What you need to do
Write every entry out again, exactly as given.

*** Records for the task ***

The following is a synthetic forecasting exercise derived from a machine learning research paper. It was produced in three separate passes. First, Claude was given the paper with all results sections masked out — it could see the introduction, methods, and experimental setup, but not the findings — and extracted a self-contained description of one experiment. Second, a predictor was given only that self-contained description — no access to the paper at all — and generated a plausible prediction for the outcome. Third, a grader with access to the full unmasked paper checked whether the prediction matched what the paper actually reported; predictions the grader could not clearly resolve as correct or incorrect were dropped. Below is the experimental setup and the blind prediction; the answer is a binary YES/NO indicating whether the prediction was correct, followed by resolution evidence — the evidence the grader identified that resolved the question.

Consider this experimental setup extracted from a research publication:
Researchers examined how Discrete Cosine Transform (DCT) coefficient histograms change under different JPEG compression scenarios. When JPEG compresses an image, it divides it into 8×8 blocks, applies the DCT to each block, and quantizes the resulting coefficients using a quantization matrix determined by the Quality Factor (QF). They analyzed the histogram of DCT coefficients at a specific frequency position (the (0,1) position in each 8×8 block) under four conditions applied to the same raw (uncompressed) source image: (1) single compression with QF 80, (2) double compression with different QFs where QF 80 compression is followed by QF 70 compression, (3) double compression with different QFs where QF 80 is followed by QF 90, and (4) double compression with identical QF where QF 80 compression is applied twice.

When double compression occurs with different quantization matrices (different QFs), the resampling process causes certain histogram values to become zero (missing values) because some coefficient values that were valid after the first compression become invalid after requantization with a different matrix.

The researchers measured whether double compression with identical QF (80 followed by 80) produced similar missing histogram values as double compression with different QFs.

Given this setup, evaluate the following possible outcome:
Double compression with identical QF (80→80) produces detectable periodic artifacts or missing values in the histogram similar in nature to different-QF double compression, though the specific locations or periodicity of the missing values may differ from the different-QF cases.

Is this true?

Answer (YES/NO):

***

Output for this exercise
The following is a synthetic forecasting exercise derived from a machine learning research paper. It was produced in three separate passes. First, Claude was given the paper with all results sections masked out — it could see the introduction, methods, and experimental setup, but not the findings — and extracted a self-contained description of one experiment. Second, a predictor was given only that self-contained description — no access to the paper at all — and generated a plausible prediction for the outcome. Third, a grader with access to the full unmasked paper checked whether the prediction matched what the paper actually reported; predictions the grader could not clearly resolve as correct or incorrect were dropped. Below is the experimental setup and the blind prediction; the answer is a binary YES/NO indicating whether the prediction was correct, followed by resolution evidence — the evidence the grader identified that resolved the question.

Consider this experimental setup extracted from a research publication:
Researchers examined how Discrete Cosine Transform (DCT) coefficient histograms change under different JPEG compression scenarios. When JPEG compresses an image, it divides it into 8×8 blocks, applies the DCT to each block, and quantizes the resulting coefficients using a quantization matrix determined by the Quality Factor (QF). They analyzed the histogram of DCT coefficients at a specific frequency position (the (0,1) position in each 8×8 block) under four conditions applied to the same raw (uncompressed) source image: (1) single compression with QF 80, (2) double compression with different QFs where QF 80 compression is followed by QF 70 compression, (3) double compression with different QFs where QF 80 is followed by QF 90, and (4) double compression with identical QF where QF 80 compression is applied twice.

When double compression occurs with different quantization matrices (different QFs), the resampling process causes certain histogram values to become zero (missing values) because some coefficient values that were valid after the first compression become invalid after requantization with a different matrix.

The researchers measured whether double compression with identical QF (80 followed by 80) produced similar missing histogram values as double compression with different QFs.

Given this setup, evaluate the following possible outcome:
Double compression with identical QF (80→80) produces detectable periodic artifacts or missing values in the histogram similar in nature to different-QF double compression, though the specific locations or periodicity of the missing values may differ from the different-QF cases.

Is this true?

Answer (YES/NO):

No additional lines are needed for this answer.